Gute Analyse. Sie zeugt auf, dass die Politik zu wenig Mut aufbringt, von allen Wirtschaftstreibenden den ihnen zufallenden Beitrag zum Klimaschutz einzufordern. Dabei wären gar einige Wirtschaftstreibende durchaus bereit, mehr zum Klimaschutz beizutragen. Einige erheben den CO2 Foodprint des Unternehmens freiwillig und finden dadurch Potentiale, wo sich CO2 einsparen lässt. Ungut ist, wenn dann solche Betriebe auf dem Markt von Mitbewerbern "rechts überholt" werden, welche glauben, sich um ihren CO2 Ausstoß nicht kümmern zu müssen. Für den Erhalt von Förderungen sollte deshalb
A) ein CO2 Foodprint
B) eine Strategie zur Verringerung des Ausstoßes der Treibhausgase
C) eine Auflistung der durchgeführten THG-Reduktionsmaßnahmen
das allermindeste sein, was ein Betrieb bei jeder Gesuchstellung vorlegen muss.

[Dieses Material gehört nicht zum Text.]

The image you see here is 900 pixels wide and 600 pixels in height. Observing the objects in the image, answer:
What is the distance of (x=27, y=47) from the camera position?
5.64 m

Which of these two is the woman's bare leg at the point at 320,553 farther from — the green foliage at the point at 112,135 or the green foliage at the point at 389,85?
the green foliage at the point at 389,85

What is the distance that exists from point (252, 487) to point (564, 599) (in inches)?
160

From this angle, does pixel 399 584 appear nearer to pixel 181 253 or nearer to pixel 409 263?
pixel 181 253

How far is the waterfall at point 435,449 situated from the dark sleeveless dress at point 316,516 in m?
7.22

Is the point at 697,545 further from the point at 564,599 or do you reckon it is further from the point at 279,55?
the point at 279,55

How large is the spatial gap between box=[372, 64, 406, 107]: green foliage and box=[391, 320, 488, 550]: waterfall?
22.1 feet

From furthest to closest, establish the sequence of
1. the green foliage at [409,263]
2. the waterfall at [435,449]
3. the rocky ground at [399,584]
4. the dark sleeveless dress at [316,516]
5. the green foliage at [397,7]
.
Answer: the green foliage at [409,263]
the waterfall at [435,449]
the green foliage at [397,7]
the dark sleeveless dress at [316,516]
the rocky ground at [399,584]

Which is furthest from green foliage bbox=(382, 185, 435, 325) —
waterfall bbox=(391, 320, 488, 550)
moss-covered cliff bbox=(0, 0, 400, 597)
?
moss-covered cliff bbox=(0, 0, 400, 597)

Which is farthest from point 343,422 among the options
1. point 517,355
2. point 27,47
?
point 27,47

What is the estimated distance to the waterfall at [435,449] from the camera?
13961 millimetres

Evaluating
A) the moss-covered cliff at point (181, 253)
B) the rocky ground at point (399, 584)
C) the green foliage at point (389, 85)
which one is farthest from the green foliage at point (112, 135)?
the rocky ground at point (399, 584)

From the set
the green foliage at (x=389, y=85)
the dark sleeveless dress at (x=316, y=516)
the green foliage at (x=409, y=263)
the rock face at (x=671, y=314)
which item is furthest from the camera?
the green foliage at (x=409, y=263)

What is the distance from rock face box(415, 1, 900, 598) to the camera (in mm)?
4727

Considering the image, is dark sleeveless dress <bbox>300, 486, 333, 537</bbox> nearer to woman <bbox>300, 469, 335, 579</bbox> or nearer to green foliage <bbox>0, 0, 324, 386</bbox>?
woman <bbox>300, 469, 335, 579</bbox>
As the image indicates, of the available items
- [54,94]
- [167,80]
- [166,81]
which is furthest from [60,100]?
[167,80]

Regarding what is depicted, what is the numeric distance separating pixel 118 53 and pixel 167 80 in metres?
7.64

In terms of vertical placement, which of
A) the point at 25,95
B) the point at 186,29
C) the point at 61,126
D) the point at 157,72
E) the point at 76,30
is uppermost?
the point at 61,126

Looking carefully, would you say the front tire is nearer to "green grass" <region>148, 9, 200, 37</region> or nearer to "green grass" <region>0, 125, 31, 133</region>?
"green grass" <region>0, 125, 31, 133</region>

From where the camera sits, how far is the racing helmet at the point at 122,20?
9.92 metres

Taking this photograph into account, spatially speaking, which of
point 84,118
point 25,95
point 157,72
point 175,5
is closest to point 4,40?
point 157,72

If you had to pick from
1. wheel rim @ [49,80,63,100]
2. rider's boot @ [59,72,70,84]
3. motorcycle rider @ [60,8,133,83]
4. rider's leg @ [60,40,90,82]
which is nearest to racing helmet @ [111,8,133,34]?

Genau das wäre gefragt, Johannes, nicht nur ein "Energie-Audit" für größere Unternehmen, sondern ein verpflichtender CO2-Fußabdruck, also eine Emissionsbilanz des jeweiligen Betriebs, als Voraussetzung für den Erhalt von Landesbeiträgen. Dann braucht es auch vorab festgelegte Schwellenwerte, die ein Unternehmen bei Erhalt der Förderung in einer bestimmten Frist zu erreichen hätte. Wie sonst soll der Anreiz zur Reduktion greifen? Was hier neben dem Subventionsbericht des Landes fehlt, ist auch das Monitoring und die Wirksamkeitsanalyse der ausgeschütteten Beiträge: haben sie überhaupt ihren gesetzlichen Zweck erreicht oder sind sie nur "mitgenommen" worden, die Investition wäre ohnehin getätigt worden. Viele Millionen könnten auf diese Weise im Landeshaushalt umgeschichtet werden.